[START TEXT BLOCK]

If you look at a traditional marketing campaign, they will always have their content strategist or creative strategist, who’s going to think of the idea, the direction of what a campaign is going to look like. It might be a collection of people, but there’s going to be a creative strategist and that’s going to be different from who’s going to shoot the video or who’s going to edit the video, and the ambition. He talks about the importance of splitting roles, but at the same time aligning to a tool towards your goal. It was an interesting conversation.

[END TEXT BLOCK]
[START DATASET CONTENT]

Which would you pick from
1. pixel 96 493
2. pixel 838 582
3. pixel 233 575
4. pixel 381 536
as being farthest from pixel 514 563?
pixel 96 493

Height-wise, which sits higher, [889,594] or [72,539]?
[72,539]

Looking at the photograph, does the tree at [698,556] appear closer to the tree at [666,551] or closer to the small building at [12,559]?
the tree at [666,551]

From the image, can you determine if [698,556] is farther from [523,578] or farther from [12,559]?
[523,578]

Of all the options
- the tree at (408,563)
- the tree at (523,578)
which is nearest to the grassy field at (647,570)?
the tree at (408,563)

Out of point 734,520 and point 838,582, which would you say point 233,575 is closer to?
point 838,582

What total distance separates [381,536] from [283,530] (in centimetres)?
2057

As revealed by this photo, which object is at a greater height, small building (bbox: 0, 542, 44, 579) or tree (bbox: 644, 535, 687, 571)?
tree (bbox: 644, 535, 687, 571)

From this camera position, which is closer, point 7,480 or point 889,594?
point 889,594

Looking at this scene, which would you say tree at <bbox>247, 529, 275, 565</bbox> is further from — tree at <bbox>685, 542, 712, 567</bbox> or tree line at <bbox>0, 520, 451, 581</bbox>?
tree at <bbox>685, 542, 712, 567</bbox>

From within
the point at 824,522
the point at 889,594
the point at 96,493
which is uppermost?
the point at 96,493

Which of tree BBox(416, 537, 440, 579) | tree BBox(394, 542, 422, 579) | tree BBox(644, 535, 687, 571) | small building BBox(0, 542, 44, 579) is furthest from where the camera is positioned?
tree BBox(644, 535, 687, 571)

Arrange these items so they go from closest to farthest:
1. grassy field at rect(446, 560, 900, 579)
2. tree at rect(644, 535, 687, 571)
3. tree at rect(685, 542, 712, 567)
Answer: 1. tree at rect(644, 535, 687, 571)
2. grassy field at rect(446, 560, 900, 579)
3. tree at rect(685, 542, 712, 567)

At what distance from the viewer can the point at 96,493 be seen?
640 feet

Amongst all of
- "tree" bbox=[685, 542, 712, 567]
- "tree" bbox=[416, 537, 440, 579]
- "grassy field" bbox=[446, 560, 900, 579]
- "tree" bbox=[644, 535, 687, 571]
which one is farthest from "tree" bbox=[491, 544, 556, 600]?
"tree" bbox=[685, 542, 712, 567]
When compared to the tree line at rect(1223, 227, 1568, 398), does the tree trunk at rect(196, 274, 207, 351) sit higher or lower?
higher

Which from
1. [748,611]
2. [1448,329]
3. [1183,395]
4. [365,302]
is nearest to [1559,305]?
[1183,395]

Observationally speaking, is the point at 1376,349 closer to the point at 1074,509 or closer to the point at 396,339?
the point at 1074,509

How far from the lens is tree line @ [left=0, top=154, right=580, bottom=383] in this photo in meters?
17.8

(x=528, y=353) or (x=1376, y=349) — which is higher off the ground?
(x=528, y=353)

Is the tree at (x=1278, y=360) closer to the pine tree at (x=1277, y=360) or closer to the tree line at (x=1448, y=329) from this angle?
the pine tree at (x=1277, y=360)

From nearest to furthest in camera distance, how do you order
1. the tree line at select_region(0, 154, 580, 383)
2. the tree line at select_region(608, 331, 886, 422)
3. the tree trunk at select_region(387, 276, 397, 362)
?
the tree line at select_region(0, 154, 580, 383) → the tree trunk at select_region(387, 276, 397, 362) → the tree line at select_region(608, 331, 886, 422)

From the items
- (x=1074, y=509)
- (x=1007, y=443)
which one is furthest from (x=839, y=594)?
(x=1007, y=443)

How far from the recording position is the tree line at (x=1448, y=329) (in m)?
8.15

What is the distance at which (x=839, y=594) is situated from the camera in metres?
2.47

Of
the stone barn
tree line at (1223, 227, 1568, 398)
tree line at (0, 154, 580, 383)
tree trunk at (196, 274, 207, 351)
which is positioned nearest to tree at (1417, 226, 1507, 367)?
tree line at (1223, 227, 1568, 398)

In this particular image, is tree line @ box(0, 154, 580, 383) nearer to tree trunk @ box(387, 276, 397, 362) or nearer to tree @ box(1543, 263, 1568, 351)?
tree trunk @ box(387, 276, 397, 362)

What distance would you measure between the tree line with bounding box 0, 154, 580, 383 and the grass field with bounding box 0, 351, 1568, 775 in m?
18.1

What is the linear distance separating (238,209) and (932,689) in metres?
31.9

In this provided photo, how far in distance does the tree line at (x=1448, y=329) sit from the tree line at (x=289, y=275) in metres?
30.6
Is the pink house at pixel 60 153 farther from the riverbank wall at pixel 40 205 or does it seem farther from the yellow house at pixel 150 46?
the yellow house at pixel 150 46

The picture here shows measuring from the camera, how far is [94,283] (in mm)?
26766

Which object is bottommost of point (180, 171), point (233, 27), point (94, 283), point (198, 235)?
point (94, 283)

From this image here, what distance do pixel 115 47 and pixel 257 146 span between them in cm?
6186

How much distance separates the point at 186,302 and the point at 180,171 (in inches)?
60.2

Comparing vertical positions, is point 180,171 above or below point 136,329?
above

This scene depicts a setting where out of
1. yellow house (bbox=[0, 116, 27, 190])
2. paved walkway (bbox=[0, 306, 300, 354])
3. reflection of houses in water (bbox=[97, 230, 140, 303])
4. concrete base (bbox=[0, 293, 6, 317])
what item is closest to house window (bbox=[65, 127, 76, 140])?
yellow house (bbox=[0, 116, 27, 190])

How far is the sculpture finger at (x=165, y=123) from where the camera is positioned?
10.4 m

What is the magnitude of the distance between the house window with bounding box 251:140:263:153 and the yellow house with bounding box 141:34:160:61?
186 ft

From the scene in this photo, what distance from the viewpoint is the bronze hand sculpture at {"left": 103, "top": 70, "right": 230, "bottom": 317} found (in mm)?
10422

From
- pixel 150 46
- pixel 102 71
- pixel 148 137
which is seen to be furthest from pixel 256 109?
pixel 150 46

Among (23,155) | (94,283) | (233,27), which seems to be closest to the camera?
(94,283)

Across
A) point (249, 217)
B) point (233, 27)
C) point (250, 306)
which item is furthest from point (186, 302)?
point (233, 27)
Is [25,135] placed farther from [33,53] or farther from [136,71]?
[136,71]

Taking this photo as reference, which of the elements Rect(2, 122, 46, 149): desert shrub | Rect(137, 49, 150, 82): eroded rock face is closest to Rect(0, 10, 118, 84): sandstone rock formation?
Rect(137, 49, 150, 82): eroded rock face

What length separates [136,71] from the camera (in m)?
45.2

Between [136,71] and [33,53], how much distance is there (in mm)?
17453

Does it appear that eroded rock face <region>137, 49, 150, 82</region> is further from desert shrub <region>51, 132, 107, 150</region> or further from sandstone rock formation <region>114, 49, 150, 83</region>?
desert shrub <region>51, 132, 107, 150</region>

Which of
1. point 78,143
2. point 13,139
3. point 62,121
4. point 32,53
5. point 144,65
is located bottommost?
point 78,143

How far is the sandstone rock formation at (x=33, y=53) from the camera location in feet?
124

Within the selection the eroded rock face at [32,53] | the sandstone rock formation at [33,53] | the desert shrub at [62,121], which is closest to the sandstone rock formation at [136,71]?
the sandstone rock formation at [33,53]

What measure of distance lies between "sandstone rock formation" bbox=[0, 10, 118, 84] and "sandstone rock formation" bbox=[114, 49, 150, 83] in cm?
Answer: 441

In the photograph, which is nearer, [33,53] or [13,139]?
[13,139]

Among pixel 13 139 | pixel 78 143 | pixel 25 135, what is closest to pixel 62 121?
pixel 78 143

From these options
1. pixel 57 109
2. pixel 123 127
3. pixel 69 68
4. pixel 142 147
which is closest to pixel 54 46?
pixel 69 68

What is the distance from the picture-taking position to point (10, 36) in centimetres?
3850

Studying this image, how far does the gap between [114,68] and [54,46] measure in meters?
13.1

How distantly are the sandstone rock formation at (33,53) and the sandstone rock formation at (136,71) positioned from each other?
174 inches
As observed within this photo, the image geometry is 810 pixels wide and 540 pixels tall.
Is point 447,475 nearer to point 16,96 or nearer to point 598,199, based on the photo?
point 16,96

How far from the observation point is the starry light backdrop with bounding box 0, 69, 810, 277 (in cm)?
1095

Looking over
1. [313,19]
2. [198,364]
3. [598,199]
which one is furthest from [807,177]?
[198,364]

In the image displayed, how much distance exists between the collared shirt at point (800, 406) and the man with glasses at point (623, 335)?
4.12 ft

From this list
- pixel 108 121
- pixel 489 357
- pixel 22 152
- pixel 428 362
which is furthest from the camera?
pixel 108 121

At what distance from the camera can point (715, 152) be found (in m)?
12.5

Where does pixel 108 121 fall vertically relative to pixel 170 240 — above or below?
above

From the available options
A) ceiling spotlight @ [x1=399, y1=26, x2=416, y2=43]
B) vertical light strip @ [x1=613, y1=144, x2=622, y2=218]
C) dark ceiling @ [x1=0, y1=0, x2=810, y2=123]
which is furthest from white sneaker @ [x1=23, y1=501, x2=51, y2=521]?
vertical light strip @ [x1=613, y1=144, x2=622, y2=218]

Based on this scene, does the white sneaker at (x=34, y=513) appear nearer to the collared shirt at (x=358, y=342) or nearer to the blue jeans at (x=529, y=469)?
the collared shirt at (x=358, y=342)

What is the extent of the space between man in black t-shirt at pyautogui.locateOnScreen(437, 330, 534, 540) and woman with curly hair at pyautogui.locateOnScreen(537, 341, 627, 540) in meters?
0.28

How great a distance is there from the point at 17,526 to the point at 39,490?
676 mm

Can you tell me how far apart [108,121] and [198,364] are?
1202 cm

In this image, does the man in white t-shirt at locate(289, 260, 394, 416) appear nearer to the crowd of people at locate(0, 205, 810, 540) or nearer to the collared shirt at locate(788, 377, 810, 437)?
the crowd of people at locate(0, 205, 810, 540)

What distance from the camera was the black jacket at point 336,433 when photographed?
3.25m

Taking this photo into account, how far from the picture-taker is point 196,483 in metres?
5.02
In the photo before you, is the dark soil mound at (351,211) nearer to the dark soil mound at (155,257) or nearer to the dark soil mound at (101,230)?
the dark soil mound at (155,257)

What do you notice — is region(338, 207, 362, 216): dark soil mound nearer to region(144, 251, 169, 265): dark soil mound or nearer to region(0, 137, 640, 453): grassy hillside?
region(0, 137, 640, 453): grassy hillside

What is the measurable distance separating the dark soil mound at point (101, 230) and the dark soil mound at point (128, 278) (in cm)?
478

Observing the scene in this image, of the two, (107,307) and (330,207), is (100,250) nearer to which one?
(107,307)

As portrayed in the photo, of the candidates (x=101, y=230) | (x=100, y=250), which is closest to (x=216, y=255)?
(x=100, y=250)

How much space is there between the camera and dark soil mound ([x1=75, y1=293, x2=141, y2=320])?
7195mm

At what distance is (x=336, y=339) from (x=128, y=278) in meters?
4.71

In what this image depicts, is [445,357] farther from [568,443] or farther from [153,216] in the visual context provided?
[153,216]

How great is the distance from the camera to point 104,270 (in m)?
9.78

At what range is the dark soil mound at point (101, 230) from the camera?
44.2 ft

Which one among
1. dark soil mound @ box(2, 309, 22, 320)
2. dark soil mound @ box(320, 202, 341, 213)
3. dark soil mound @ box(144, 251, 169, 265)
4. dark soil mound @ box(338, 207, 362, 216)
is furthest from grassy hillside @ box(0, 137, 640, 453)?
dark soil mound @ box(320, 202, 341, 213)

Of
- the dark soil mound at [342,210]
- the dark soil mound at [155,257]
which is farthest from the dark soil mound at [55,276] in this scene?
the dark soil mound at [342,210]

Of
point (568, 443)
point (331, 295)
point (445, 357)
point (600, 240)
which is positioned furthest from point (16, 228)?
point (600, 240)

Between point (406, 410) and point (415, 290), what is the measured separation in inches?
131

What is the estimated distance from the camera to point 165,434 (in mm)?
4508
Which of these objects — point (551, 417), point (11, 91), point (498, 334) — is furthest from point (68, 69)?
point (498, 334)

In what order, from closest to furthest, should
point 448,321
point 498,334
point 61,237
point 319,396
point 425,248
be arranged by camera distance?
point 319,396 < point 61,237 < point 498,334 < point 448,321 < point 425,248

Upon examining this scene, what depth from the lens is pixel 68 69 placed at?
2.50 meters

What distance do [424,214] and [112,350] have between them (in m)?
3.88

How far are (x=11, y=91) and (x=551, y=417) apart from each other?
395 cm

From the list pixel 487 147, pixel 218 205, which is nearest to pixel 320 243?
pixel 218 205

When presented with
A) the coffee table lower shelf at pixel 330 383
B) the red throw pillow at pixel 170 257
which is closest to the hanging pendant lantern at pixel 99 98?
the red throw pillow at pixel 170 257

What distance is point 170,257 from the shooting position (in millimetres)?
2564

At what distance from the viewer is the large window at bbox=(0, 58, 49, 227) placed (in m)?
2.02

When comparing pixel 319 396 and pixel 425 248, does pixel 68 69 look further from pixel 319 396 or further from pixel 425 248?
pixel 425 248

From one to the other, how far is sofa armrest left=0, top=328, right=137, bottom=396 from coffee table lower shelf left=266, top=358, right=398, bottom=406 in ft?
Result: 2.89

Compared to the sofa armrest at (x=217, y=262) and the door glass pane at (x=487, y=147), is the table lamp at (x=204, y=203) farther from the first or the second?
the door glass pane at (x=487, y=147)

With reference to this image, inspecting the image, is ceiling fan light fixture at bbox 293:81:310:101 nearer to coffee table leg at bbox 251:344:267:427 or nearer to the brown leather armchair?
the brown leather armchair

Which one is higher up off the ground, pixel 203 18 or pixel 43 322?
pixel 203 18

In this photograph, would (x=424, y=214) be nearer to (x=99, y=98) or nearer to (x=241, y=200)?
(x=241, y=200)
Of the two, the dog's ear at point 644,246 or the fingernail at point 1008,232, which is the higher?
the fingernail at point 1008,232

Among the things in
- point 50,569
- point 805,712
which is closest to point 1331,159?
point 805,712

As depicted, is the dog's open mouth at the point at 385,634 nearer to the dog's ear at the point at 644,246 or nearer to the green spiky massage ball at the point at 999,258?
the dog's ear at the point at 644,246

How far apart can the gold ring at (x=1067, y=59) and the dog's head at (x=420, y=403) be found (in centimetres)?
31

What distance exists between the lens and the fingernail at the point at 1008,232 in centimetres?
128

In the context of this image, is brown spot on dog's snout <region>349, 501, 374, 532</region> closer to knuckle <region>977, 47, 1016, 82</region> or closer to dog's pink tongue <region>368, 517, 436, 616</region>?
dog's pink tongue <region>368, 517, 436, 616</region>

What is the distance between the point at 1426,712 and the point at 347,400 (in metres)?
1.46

[END DATASET CONTENT]

EXERCISE PROMPT ::
From the passage on marketing campaign roles, extract verbatim the span starting at "If you look" and ending at "an interesting conversation.".

FINISHED EXERCISE ::
If you look at a traditional marketing campaign, they will always have their content strategist or creative strategist, who’s going to think of the idea, the direction of what a campaign is going to look like. It might be a collection of people, but there’s going to be a creative strategist and that’s going to be different from who’s going to shoot the video or who’s going to edit the video, and the ambition. He talks about the importance of splitting roles, but at the same time aligning to a tool towards your goal. It was an interesting conversation.